Are there common features of burn care between children and adult patients, or are there special considerations when treating a child?

I think the basic principles of wound care apply across the board. But treating children is more challenging because they still have a lot of psychological and emotional growth to do and a burn injury can sometimes stunt that. Also, the child is not your only patient. You have to counsel the family on how to manage wound care at home, which can be challenging.

The healing process can take several months, so there is a state of chronic inflammation that affects every metabolic and hormonal pathway in your body. In pediatrics, it’s been shown that a burn injury has repercussions on a patient’s metabolism for years afterward – it can affect the way his or her heart functions, the way the lungs work, the way the body handles blood sugar (children with severe burns have a higher incidence of diabetes) and the way the bones mature.

The other thing is, as children grow, their scars don’t grow with them. They may have small scars that don’t bother them when they’re younger, but as they grow, those small scars may result in a lot of functional problems.

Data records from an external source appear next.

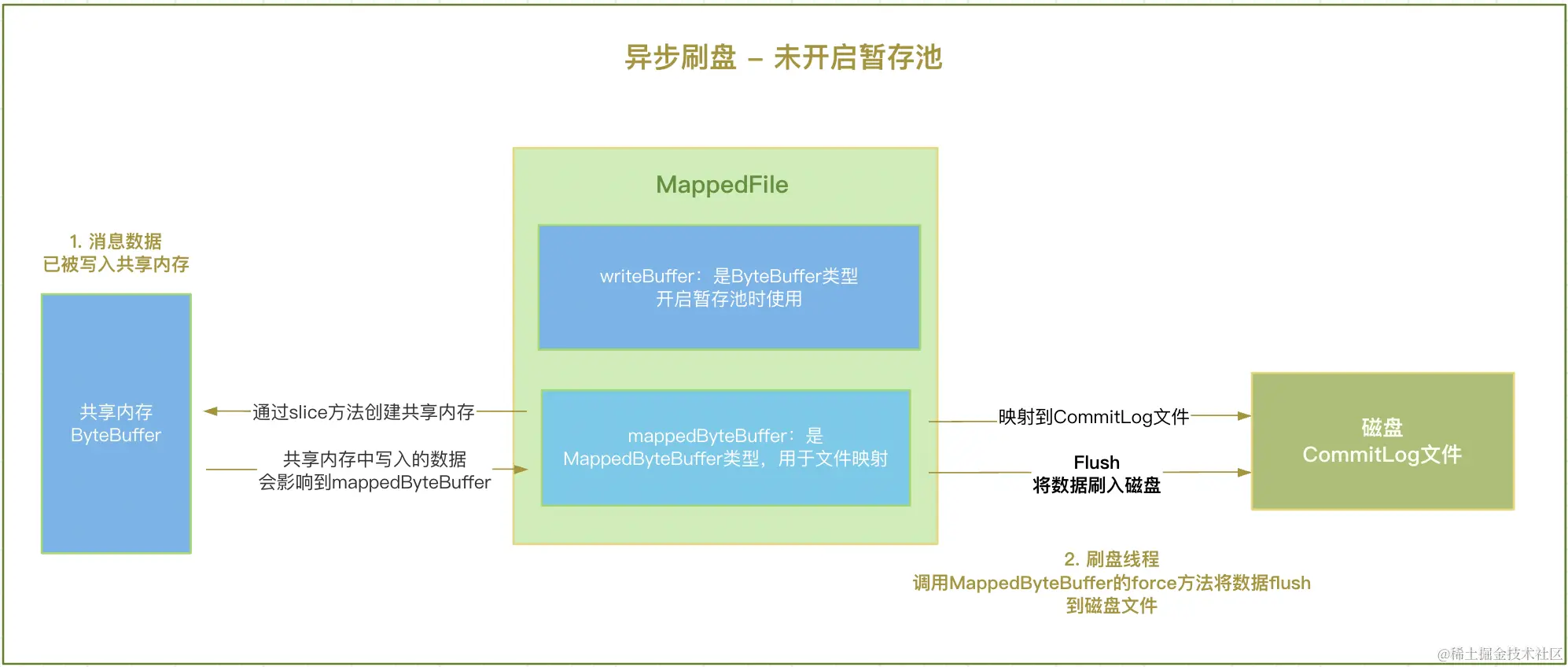 异步刷盘 – 未开启暂存池

1. 消息数据
已被写入共享内存

共享内存
ByteBuffer

通过slice方法创建共享内存

共享内存中写入的数据
会影响到mappedByteBuffer

MappedFile

writeBuffer：是ByteBuffer类型
开启暂存池时使用

mappedByteBuffer：是
MappedByteBuffer类型，用于文件映射

映射到CommitLog文件

Flush
将数据刷入磁盘

磁盘
CommitLog文件

2. 刷盘线程
调用MappedByteBuffer的force方法将数据flush
到磁盘文件

@稀土掘金技术社区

So pediatric burn patients require a lot of support, not just in the acute phase but also in their long-term care.

That continuity of care drives us and keeps us motivated and engaged in the field. We get to operate on our patients and then see them grow over time and witness big moments in their lives, including graduations, marriages and births. At my last center, we had patients that had been coming in to see us for over 20 years.

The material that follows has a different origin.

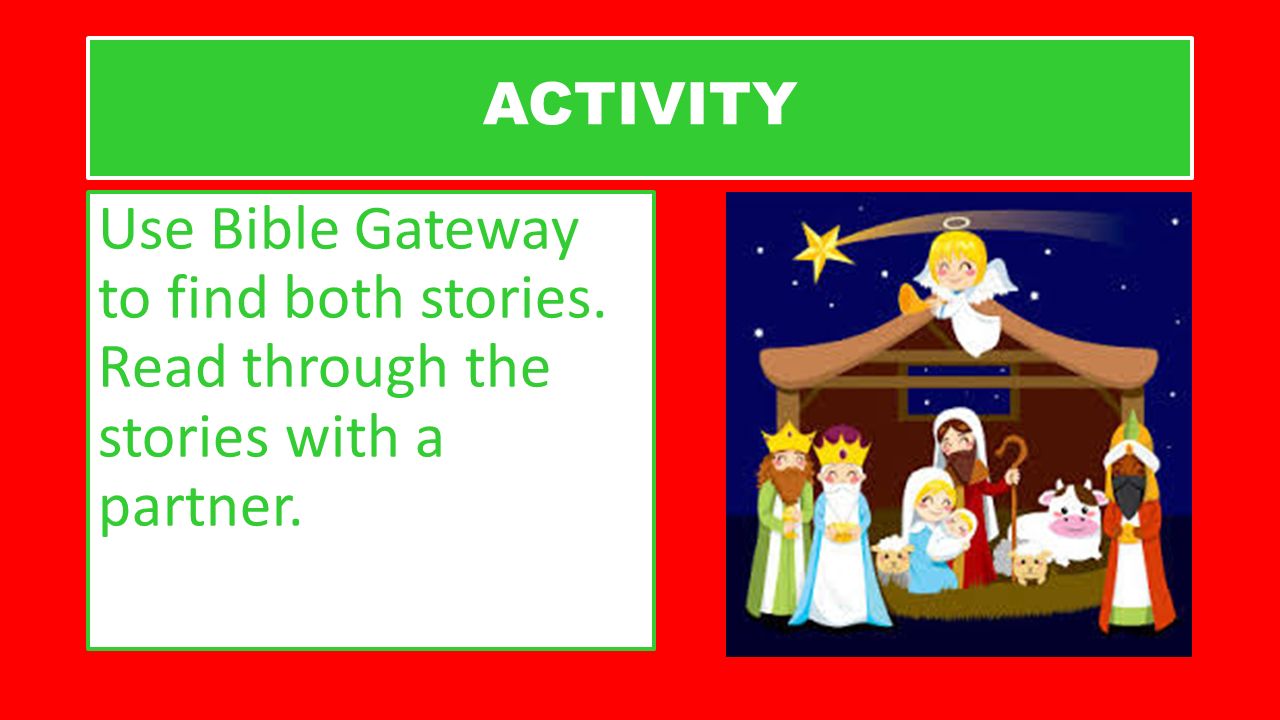 ACTIVITY

Use Bible Gateway to find both stories. Read through the stories with a partner.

What are some of your immediate and long-term goals for the burn center?

I think there are two big ones. First and foremost, we need to focus on accreditation as we talked about earlier. The second is developing the clinical practice here to make sure that we have appropriate guidelines and protocols in place to take care of these patients holistically. In addition to the nursing support, the surgical support, the child-life support, it is also important to have appropriate support for the families.

Because burn care is so specialized, it’s often seen as this mysterious, nebulous thing that a lot of people don’t understand, but in reality, working with burn care truly is multidisciplinary. I don’t think there’s a single department in the hospital that we don’t interact with in some way and doesn’t provide valuable input in taking care of these patients. This multidisciplinary approach is important for the long-term success of the unit.

Are there examples where MUSC is creating new paradigms for treating pediatric burns?

I think in order to be a center of excellence, we have to be involved in state-of-the-art research. We have several clinical trials underway, working with different industry partners to have the best and latest technology available for children as well as adults. For example, we are taking photos of burn wounds to train AI, over time, to classify burns and determine if they are shallow or deep.

We are also working with “Spray on Skin.” We take a small biopsy of a patient’s skin and turn it into a spray to help wounds to heal faster and hopefully reduce long-term scarring. Another colleague is working on describing the biochemical changes that may alter the bacterial environment in our skin after a burn happens to understand more fully why some burns get infected and others don’t.

Is there something you would like to share about yourself – something people might not know?

I came here looking to put down roots. I have a fiance, and we’re getting married next year, so this was an opportunity for us to be in a place with like-minded people to do work that I’m really passionate about, in a place where we can be members of the community. That’s what we’re really excited about.